Culture Shock––At Home

In Features, Latest News by Kate Cyr

Home is where one finds comfort, stability and belonging. So when that gets picked up, thrown into the trunk of a car, and tossed back down again, it tends to get a little mixed up and messy. This may be exactly how out-of-state students feel as they make the transition from their childhood home to the new, strange town of Point Loma.

While it’s common to hear of students studying abroad who get culture shock (which is the feeling of disorientation experienced by someone who is in a new environment with different customs), nobody really talks about how unsettling it can be to receive culture shock while still living in the U.S.

Chriskott Todd, a freshman from Boise, Idaho, experienced how strange life could become just by moving a couple states away.

“Coming to PLNU, I felt like I had nothing to offer,” said Todd. “Every activity my new friends did, such as surfing or skating, I didn’t even understand the basics. I felt like I was starting from scratch.
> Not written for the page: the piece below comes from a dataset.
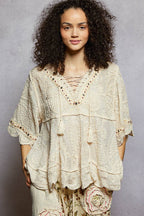 Pol Clothing - Short Sleeve Adjustable Drawstring Crochet V Neck Top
Coming to PLNU has taught me there is more than one way to live life. I’ve learned people can pursue different hobbies and lifestyles but still have the same goal in life.”

Every city has different customs that kids grow up accustomed to, so moving to another area brings a certain amount of discomfort as one figures out their new home. Moving away from home can affect people in many different ways, explains psychologist Jess P. Shatkin, MD, in a study by New York University, saying that there are multiple challenges for students, including fitting in, balancing social life and work, and knowing when to ask for help.

Todd said that with the Christian community on campus, he felt like he had a common connection with his peers, and that brought him a lot of peace in such a chaotic time.

Another out-of-state student, Brett Kelly, agreed on the importance of community. Kelly, now a senior at PLNU, explained how his life at Loma developed.

“Having grown up in one town in Washington my whole life, I became accustomed to a certain way of life,” said Kelly. “For me, coming to Loma made me adjust to a more fast-paced California culture as well as adjusting to a new college life. Although it was a culture shock, the community that Loma revolves around was fundamental in helping me grow and adjust.”

Kelly points out how important it is to find where you’re most comfortable, and figuring it out from there. Out-of-state students face many challenges from such a chaotic move, but in a place like Southern California, and with a community like Point Loma, comfort is almost always found.